Sizzle or fizzle? Analysts sound off on Google Cloud’s big Next news

Plenty of artificial intelligence (AI) and networking news sprang up out of Google Cloud Next 2023. But to what degree are the company’s announcements noteworthy and to what extent are they…not? We rounded up opinions from a handful of analysts. Here’s what they had to say.

AI advances

The big news to come out of the conference focused on artificial intelligence (AI), with Google specifically touting advances in its Vertex AI platform and Duet AI tool. You can find all the details on those announcements here.

Moor Insights and Strategy founder and CEO Patrick Moorhead told Silverlinings he’s “impressed with how Google responded to Microsoft’s first out-of-the-gate announcements back in November. While I always said this competition was more of a marathon between AWS, GCP, Azure and OCP, the rate of going GA [general availability] is a great sign for Vertex and Duet.”

Gartner VP of Cloud Services and Technologies Sid Nag added in emailed comments Duet helps developers write applications faster "by using a query mechanism based on AI...thereby reducing code development cycle times.”

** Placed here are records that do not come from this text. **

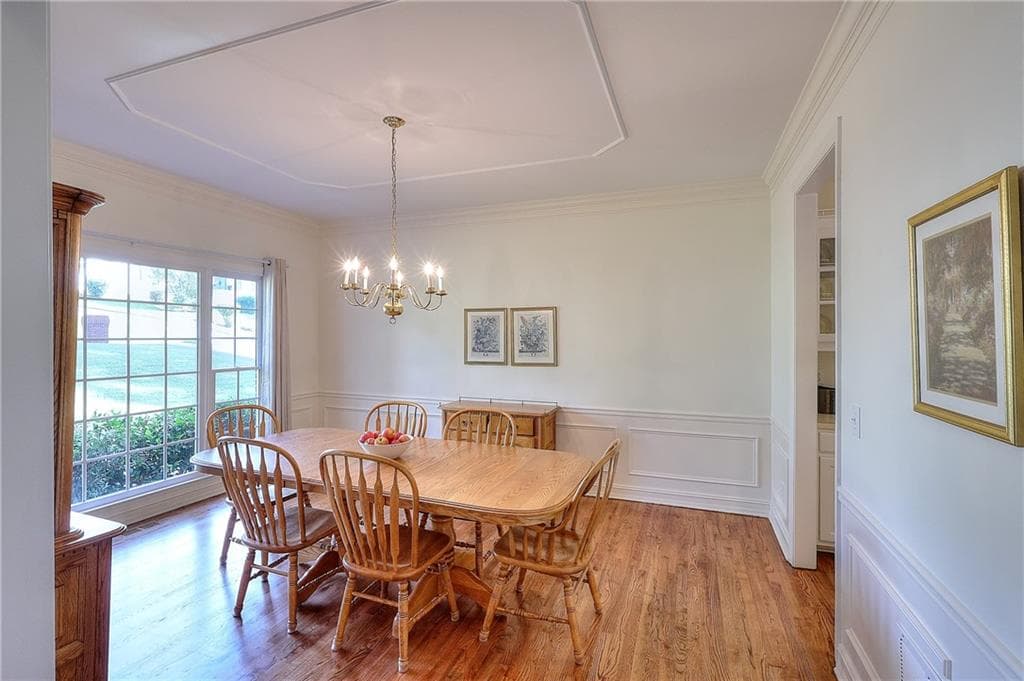 4 bedroom, 5 bathroom, 3,855 sq ft single family residence under contract at 1555 Timberline Trace, Snellville, GA 30078 — photo 5
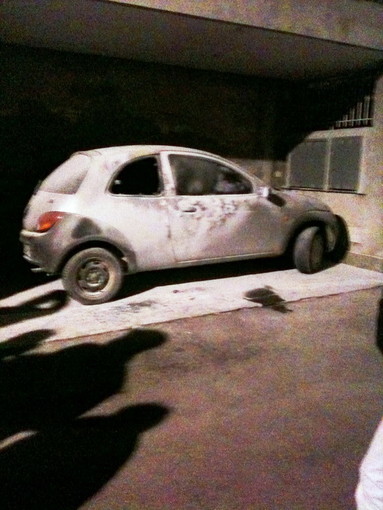 Ospedaletti: auto incendiata ieri sera in vai Degli Ulivi, intervento dei Vigili del Fuoco Ospedaletti: auto incendiata ieri sera in vai Degli Ulivi, intervento dei Vigili del Fuoco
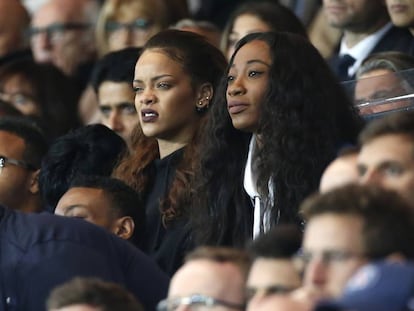 No, Rihanna no está viendo la actuación de Maroon 5 en la Super Bowl del año pasado. Está en París disfrutando a su manera de un partido de fútbol.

Nag also highlighted the fact that by adding Llama into its model garden “Google seems to have addressed the Amazon Bedrock functionality with a Meta LLM capability with an associated query interface.”

Hardware, chips and more

In a note to investors, New Street Research’s Pierre Ferragu spotlighted Google’s GPU announcements, specifically those related to making compute based on NVIDIA’s H100 chips available next month and its early access to NVIDIA’s DGX GH200 Grace Hopper chips. He explained that many users prefer GPUs over tensor processing units (TPUs) and “Google is simply adapting to this reality.”

Still, he said Google’s massive TPU holdings are helping it build a “strong competitive advantage.” By NSR’s calculations, Google has around 1 million GPUs, comprising around 15% of its total installed base of its 6 million or so. It also has around 3 million TPUs, which offer computing roughly equivalent to 4-5 million GPUs given they offer 1.2 to 1.7 times more throughput. That gives the company a 5-6 million GPU equivalent, or “more than the rest of the GPU installed base altogether.”

The conclusion? The “GPU [is] central to Google’s infrastructure; TPU [is] leveraged for incremental scale and cost leadership.”


Catch up on all of the news from Google Cloud Next 2023 with our dedicated news hub here.


Chirag Dekate, VP and analyst at Gartner, said TPU’s are Google’s “secret sauce” as the industry and enterprises alike enter the AI era.

“If, for example, you’re trying to train a large language model, just for the sake of conversation let’s say it’s GPT…if you’re trying to use GPUs, you might need hundreds of instances of GPUs. Now, if you use TPUs, because of the performance efficiencies you might, practically speaking, need a fraction of that, maybe 60 to 70 TPUs.”

Why does that matter so much? Well, Dekate explained that if you’re the CEO of a startup that’s trying to build AI models, TPUs will allow you to have a lower cost base. This, in turn, will enable you to pass through price advantages to your customers to gain a market advantage.

“You’re now starting to see what the future ecosystem is going to look like,” Dekate said. “The future ecosystem is increasingly going to be accelerated and technology providers are going to have to specialize at the AI hardware level.”

Put another way, he believes the specifics of the computing on the back end will matter more in the AI era than they did at the dawning of the cloud age.

Google's Cross Cloud Networking

But Google Cloud Next wasn’t all AI and chips. Google also addressed the needs of enterprises operating in a multi-cloud world with its new Cross Cloud Network offering.

Nag told Silverlinings Google has adopted “a thought leadership position” with its Switzerland-like approach (the country being famously neutral, of course). This stance allows clients to connect to multiple cloud environments as multi-cloud adoption continues to rise and also lets them tap into “best-in-class capabilities from multiple clouds without having to replicate the associated data in all clouds,” he said.

Morehead seconded this opinion. “The hybrid, multi-cloud is real and what enterprises want. The challenge is that for each cloud, enterprises need a separate team for apps, networking, data, security and operations. GCP’s Cross-Cloud Network is an answer to minimizing latency between multiple clouds and given Google has the most extensive WAN, makes sense that it is so performant.”

AI Grounding

Though this announcement mostly flew under the radar, Dekate told Silverlinings the “whole notion of grounding is rather important” when it comes to AI. That’s especially the case as enterprises look to build generative AI applications that can provide contextualized responses.

“Google’s approach is differentiated in advanced capabilities like citation, where the generative AI models clearly identify the source of the data used to generate GenAI outcomes,” he said. “Examples of these include code completion and text generation where the citation of source data increases trust in generative AI systems.”